Another Mudslide Slows U.S. 95 Traffic No Motorists Caught In Slide, But Both Lanes Blocked Briefly

Like a wound that won’t heal, the North Hill started bleeding mud again on Tuesday, blocking traffic on U.S. Highway 95.

The mudslide was minor, and transportation workers quickly cleared the debris off the roadway.

The slide occurred about noon at the site of the rebuilt section of highway.

The highway a mile north of Bonners Ferry was destroyed when a massive mudslide tore out the hillside in October. That slide, triggered by a construction project to realign the highway, closed the road for three weeks.

Tuesday’s slide, however, closed both lanes for only about 45 minutes.

Then workers opened one lane as they cleared the muck off the road and monitored the hillside for more sloughing.

No cars were caught in the slide.

“It’s nothing unusual and is not beyond what was expected to happen,” said Barbara Babic, spokeswoman for the Idaho Department of Transportation.

The sloughing happened in the new cut above the highway bypass that was constructed to reopen the highway in November.

“That cut didn’t have any snow cover on it,” explained Bob Graham, Boundary County Disaster Services coordinator. “It froze, it warmed up and snowed, saturating the ground. When it thawed out the last couple of days, the material on the north end of the raw cut slid down on the surface of the bypass.”
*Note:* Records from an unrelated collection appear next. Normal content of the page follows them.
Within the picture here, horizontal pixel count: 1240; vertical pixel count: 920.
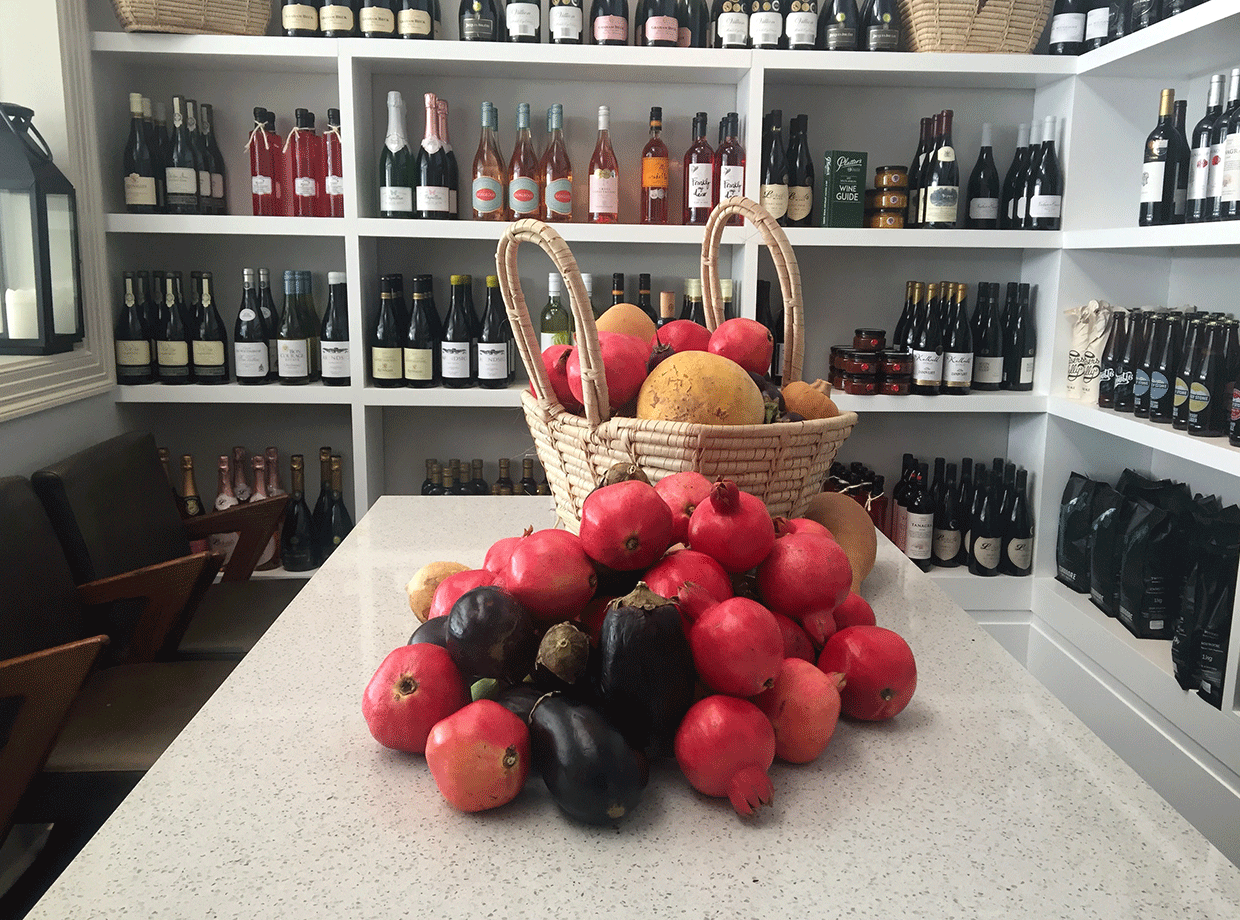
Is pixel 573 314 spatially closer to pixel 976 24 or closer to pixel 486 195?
pixel 486 195

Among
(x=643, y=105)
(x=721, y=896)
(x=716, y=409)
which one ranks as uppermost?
(x=643, y=105)

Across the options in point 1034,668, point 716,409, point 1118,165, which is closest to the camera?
point 716,409

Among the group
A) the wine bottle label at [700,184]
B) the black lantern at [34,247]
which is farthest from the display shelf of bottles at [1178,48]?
the black lantern at [34,247]

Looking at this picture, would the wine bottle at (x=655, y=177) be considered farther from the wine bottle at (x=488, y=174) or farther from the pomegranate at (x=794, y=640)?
the pomegranate at (x=794, y=640)

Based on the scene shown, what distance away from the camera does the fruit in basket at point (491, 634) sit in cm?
56

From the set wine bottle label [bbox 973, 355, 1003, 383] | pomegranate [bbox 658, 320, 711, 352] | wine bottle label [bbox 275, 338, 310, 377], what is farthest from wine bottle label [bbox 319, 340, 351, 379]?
wine bottle label [bbox 973, 355, 1003, 383]

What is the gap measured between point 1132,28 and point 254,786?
2.31m

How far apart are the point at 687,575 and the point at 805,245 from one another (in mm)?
1748

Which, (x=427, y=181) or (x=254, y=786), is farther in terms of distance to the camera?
(x=427, y=181)

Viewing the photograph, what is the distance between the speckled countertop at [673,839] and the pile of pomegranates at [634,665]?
1.0 inches

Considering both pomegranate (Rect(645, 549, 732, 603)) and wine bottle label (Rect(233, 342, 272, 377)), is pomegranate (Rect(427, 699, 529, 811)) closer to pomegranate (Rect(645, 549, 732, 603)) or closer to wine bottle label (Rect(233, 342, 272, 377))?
pomegranate (Rect(645, 549, 732, 603))

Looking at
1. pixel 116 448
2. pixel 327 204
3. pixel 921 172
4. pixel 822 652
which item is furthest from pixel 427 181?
pixel 822 652

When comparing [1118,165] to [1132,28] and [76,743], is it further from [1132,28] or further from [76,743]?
[76,743]

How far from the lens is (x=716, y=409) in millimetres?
790
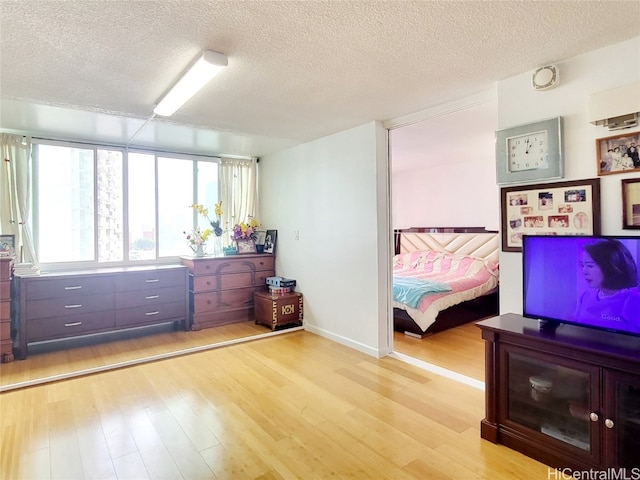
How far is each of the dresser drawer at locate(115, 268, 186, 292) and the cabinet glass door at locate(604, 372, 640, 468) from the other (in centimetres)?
400

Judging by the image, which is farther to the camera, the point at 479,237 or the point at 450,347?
the point at 479,237

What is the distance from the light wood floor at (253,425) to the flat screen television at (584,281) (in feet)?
2.64

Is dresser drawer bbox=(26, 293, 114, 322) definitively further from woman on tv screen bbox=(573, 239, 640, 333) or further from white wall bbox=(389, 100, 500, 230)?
woman on tv screen bbox=(573, 239, 640, 333)

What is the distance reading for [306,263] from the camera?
4492 millimetres

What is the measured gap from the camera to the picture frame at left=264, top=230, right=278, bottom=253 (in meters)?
5.06

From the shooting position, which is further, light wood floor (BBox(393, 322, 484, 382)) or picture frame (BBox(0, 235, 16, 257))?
picture frame (BBox(0, 235, 16, 257))

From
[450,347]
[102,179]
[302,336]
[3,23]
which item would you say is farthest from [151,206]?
[450,347]

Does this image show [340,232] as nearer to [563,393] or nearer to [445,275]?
[445,275]

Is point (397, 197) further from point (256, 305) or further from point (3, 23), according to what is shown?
point (3, 23)

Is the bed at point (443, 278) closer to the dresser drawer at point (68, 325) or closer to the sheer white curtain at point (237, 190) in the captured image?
the sheer white curtain at point (237, 190)

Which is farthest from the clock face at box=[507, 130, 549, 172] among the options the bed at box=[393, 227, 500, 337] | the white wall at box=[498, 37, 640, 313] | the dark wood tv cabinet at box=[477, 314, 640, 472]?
the bed at box=[393, 227, 500, 337]

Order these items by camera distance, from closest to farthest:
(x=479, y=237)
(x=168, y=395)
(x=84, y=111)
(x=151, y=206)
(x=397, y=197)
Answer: (x=168, y=395), (x=84, y=111), (x=151, y=206), (x=479, y=237), (x=397, y=197)

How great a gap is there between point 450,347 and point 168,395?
2.66 metres

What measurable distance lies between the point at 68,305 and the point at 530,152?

Graham said highway workers cleared off the roadway quickly with a front-end loader, but “there was still some unraveling going on.”

So the front-end loader remained, and flaggers remained to guide alternating one-way traffic through the bypass, until the situation stabilized several hours later. Because the bypass was constructed late in the year, efforts to grow grass to protect it from freezing and thawing were unsuccessful.

“If the weather conditions hit in just the right sequence, it’s not that big of a surprise,” Graham said. “We will probably have a few more of those.”